Fragmento del texto:

╭──

El acto de amar, ser un amante, es ocupar el espacio del otro; es extenderse en el otro y “devorar” el otro; aquí Sandoval se junta con Ahmed en la descripción de una extensión y unificación de la piel, del cuerpo como una ameba que consume, une, e incorpora el otro como sí mismo. Es este “entrar en” que configura el amor como revolucionar, como rebeldía, como agonista y contrahegemónico. Es i-lógico (239). El estar enamorado es mirar y estar “en el abismo”; es ver lo que no se puede ver; es la originalidad de la innovación; de lo nuevo; del nascimiento.
El amor romántico como ruptura, como revolución, como una “originalidad” posibilita a que los movimientos sociales que entrelazan el amor como nexo entre sus partes, actuar con una óntica que se desvincula con la heteronormatividad de la consciencia. Es la “liberación” de la forma y camino del pensamiento, que se sale de lo lineal y traza su camino en los ejes de la posibilidad (243). La conciencia del amor, de los movimientos sociales, re-posiciona, como re-posibilita el mundo; es la crítica como discurso y el discurso crítico de la realidad.
La consciencia diferencial, este “ciber” de la diferenciación, que es y permite que sea, los movimientos sociales se apropian de las cinco tecnologías de la metodología de emancipación: (i) la semiótica; (ii) la deconstrucción; (iii) la metaideologización; (iv) democratics y (v) la percepción diferencial. Los movimientos sociales tienen, en su horizonte, la ruptura; miran el abismo porque buscan un cambio; se relacionan “afuera” del sistema; buscan introducir un “no-lugar” dentro del espacio lineal y bidimensional. Es un amor que busca descolonizar el conocimiento; es imponer, ahora, el punto de la extensión de la modernidad: la posmodernidad.

╰──

Entradas de datos guardadas:
╭──

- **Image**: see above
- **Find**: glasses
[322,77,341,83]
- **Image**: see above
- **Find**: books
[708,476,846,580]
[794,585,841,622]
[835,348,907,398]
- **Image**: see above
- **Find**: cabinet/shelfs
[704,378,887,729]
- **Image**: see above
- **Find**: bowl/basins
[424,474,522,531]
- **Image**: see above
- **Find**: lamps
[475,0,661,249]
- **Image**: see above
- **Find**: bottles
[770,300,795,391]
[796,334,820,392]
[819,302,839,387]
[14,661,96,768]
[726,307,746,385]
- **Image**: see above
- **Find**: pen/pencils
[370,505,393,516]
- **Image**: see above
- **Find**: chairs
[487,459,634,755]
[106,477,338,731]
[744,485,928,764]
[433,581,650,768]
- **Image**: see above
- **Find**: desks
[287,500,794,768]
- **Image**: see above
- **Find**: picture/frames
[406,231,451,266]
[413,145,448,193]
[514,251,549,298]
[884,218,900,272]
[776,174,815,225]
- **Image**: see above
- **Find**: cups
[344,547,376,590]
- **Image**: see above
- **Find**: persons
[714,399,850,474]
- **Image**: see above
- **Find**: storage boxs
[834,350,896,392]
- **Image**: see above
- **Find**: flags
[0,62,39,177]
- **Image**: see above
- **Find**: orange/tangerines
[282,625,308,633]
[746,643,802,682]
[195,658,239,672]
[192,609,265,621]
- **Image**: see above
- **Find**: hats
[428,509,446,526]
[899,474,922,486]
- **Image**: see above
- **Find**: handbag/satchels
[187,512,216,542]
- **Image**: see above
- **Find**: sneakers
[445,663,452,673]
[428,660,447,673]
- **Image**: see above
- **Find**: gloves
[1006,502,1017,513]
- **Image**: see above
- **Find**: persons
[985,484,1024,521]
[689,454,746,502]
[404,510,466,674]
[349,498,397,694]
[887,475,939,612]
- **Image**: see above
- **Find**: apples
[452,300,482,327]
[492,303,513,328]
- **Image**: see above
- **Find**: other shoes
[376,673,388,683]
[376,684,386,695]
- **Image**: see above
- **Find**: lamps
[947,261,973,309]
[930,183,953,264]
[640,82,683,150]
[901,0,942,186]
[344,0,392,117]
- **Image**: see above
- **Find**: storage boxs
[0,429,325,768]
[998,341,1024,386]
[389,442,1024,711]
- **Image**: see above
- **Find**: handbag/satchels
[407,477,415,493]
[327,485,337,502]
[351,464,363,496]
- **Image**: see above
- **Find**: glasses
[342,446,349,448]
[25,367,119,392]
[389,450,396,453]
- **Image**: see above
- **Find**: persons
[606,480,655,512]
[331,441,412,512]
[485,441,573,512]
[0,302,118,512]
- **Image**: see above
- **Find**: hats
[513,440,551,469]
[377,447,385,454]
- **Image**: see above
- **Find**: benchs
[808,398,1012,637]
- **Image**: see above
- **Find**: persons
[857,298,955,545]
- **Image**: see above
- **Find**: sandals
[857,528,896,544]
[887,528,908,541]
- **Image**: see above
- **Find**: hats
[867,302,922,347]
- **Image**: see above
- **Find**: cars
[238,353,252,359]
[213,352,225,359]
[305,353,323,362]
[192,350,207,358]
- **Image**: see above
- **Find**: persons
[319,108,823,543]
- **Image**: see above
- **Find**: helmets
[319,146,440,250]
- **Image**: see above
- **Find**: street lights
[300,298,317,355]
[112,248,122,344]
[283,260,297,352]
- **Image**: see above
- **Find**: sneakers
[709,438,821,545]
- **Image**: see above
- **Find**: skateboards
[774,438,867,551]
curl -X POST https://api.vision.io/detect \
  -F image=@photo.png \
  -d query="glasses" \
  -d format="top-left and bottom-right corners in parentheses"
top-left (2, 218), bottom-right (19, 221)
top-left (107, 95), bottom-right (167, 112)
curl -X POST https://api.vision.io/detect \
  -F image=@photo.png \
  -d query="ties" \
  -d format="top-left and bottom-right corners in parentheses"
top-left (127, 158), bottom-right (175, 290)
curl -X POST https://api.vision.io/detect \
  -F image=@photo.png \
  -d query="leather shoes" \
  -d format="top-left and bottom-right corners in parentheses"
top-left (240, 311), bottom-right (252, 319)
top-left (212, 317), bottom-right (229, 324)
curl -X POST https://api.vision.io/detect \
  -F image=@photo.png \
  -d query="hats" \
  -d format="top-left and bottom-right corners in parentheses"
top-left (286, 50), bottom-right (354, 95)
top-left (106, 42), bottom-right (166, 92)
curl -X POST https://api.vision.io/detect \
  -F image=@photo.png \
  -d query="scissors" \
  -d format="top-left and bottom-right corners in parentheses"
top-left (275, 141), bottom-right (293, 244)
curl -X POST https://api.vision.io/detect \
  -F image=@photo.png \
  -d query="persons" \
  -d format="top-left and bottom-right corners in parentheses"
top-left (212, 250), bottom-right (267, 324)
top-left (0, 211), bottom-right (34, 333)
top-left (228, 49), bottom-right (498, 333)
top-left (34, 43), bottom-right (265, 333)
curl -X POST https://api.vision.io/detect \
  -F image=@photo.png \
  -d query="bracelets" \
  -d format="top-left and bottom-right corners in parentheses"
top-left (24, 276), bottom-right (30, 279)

╰──

Tareas:
**a.** Resume en dos oraciones el fragmento sobre el amor y los movimientos sociales.
**b.** Contesta estas preguntas sobre el fragmento acerca del amor y los movimientos sociales:
(i) ¿Con quién se junta Sandoval en la descripción de una extensión y unificación de la piel?
(ii) ¿Cuáles son las cinco tecnologías de la metodología de emancipación?
(iii) ¿Qué buscan introducir los movimientos sociales dentro del espacio lineal y bidimensional?
**c.** Prolonga el fragmento sobre el amor y los movimientos sociales a partir de su última oración.
El material proviene de otra fuente.

Respuestas:
**a.** El fragmento presenta el acto de amar como ocupar el espacio del otro y extenderse en él, un "entrar en" que configura el amor como revolución, rebeldía y postura contrahegemónica. Los movimientos sociales se apropian de las cinco tecnologías de la metodología de emancipación y buscan la ruptura y un cambio, con un amor que busca descolonizar el conocimiento.

**b.**
(i) Con Ahmed.
(ii) La semiótica, la deconstrucción, la metaideologización, democratics y la percepción diferencial.
(iii) Un "no-lugar".

**c.**
Sandoval sostiene su argumento en base de un desarrollo complejo sobre la implicación de la forma de ruptura que representa el término “différance” de Derrida. En discusión con Barthes, se puede rescatar que la “différence” posibilita la conciencia diferencial -esta otredad conceptual- que “perturba toda norma”; es la óntica que busca romper modelos establecidos y ser, en todos sentidos, transformador (257). La “différence” se vuelve no solamente una herramienta analítica sino un método ontológico como propuesto por Hayden White. El argumento central de White es que el pensamiento teórico y académico es cerrado “por naturaleza”, es decir, se mueve dentro del circuito del pensamiento científico propio de su campo social, mediante, podemos decir, el método científico. No obstante, de la misma forma que Kuhn defendía las revoluciones de paradigmas, la “différance” posibilita la ruptura e inserción de un pensamiento “revolucionario”. Es un enamoramiento científico; permite ver entre los medios y posibilita la “posibilidad”.
Bibliografia
Ahmed, S., Olivares, C., & López, G. O. H. (2017). La política cultural de las emociones. México: Centro de Investigaciones y Estudios de Género UNAM. Cap. 6. En nombre del amor pp. 191 - 220.
Sandoval, C. (2015). Metodología de la emancipación. Universidad Nacional Autonomía De México, Programa Universitario De Estudios De Género. Cap. 6. “El amor como hermenéutica del cambio social: una movida decolonizadora”. pp. 235 – 263.